Source excerpt:
----------------------------------------

# Cheapest points run



## benjibear (Dec 14, 2012)

I was looking what it would take me to get to select plus if I got no other points. So for 10,000 points, I would need 100 short trips. On the keystone, the cheapest trip AAA discount is $5.85. This is between any two stations but only one point can be either HAR of LNC (HAR to LNC is $7.20).

So to make 100 trips it would be $585.

To make the 100 trips, you can do 4 a day so it would take you 25 days. That would take two days a month with one month being 3.

Of course select would be half of this.

Now I get other points and am thinking of a couple of trips next year (one will hopefully be a reward trip) but I am trying to think if I should try going for the points.

Any other way I can get TQP?


----------



## AlanB (Dec 14, 2012)

benjibear said:


> Any other way I can get TQP?


Generally, NO. But on occasion AGR offers something special that allows one to get a few extra TQP's either via a doubling of the normal or via partners. But I wouldn't bet on that happening either.


----------



## Ryan (Dec 14, 2012)

Man, I wish that I lived up there (or somewhere else with cheep points runs). Best you can do around here is BWI-BAL for 10 bucks if you plan ahead.


----------



## SubwayNut (Dec 14, 2012)

I live in New York City and wish the same the cheapest is NYP-YNY for $16 and you could nurse that on a multi-city trip for $18 and 200 points by taking the next train to Croton-Harmon, it's something I would never do unless I realized I was that short on TQP points and didn't have time to do a more substantial trip, or spend a day on the bus/NJ Transit to Philly for a Keystone points run. The Springfield Shuttle is $4 New Haven to Wallingford and I once headed up there for a points run and some station photo essays during triple points week.

I can think of a couple in terms of cheapest points run:

$2.50 St. Louis to Alton, IL (probably the most classic) --> I've done this was on a Lincoln Service train (heading to St. Louis) over an hour late and decided to stop off in Alton to get some lunch, an extra 100 points and another station photographed.

----------------------------------------

Brief A: In three sentences, what does the points run thread say?
Brief B: How many lines of the records contain the string "skin"? Give only the number.

Recorded data:
----------------------------------------

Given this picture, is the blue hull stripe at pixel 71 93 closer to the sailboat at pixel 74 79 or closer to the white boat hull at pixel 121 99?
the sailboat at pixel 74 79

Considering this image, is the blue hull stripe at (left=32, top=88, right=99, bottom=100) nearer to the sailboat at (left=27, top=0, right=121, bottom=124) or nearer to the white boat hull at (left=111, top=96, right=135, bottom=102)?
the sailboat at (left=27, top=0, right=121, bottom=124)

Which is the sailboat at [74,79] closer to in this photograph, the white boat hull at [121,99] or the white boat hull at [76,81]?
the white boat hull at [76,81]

----------------------------------------

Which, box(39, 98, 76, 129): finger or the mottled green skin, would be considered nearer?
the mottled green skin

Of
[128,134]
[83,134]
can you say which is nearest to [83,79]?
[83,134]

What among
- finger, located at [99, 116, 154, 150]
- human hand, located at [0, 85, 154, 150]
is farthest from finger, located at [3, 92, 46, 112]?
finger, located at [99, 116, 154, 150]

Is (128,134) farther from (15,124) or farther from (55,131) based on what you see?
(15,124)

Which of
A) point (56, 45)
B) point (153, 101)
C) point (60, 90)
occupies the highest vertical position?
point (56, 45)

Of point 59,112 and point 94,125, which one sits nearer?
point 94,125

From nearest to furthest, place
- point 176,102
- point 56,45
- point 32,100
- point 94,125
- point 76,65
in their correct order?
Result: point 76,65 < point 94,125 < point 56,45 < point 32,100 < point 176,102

----------------------------------------

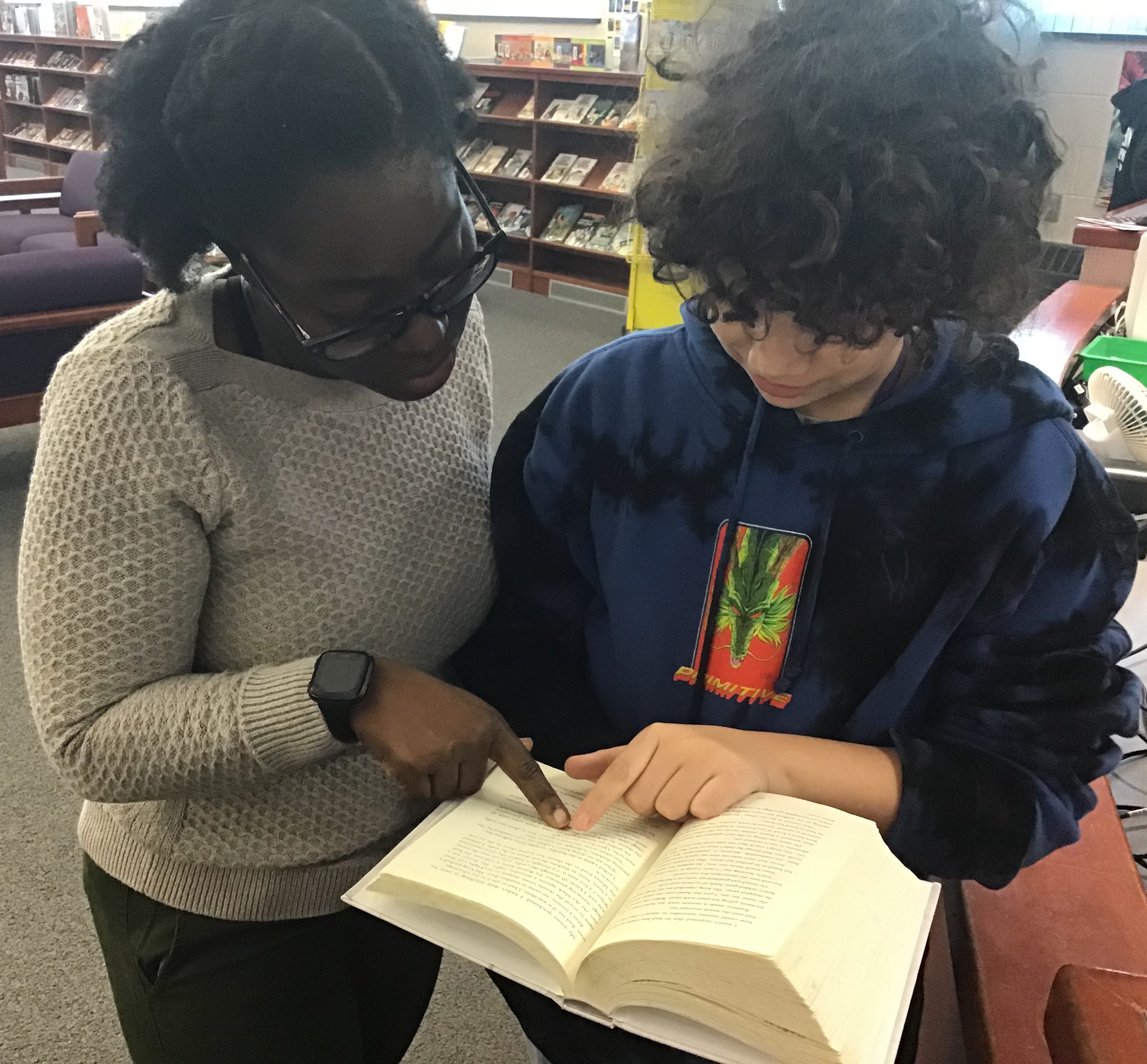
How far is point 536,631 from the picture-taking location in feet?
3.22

----------------------------------------

Finished answer A: One poster works out that reaching Select Plus on no other points would take 100 Keystone trips at the cheapest AAA-discounted fare of $5.85, costing $585 over 25 days at four trips a day, and asks whether there is any other way to earn TQP. A reply says that generally there is not, though AGR occasionally offers something special, such as doubled points or partner deals, that yields a few extra TQP. Other posters name cheap runs in their areas, including BWI-BAL for $10, NYP-YNY for $16, the Springfield Shuttle from New Haven to Wallingford for $4, and St. Louis to Alton, IL for $2.50.

Finished answer B: 2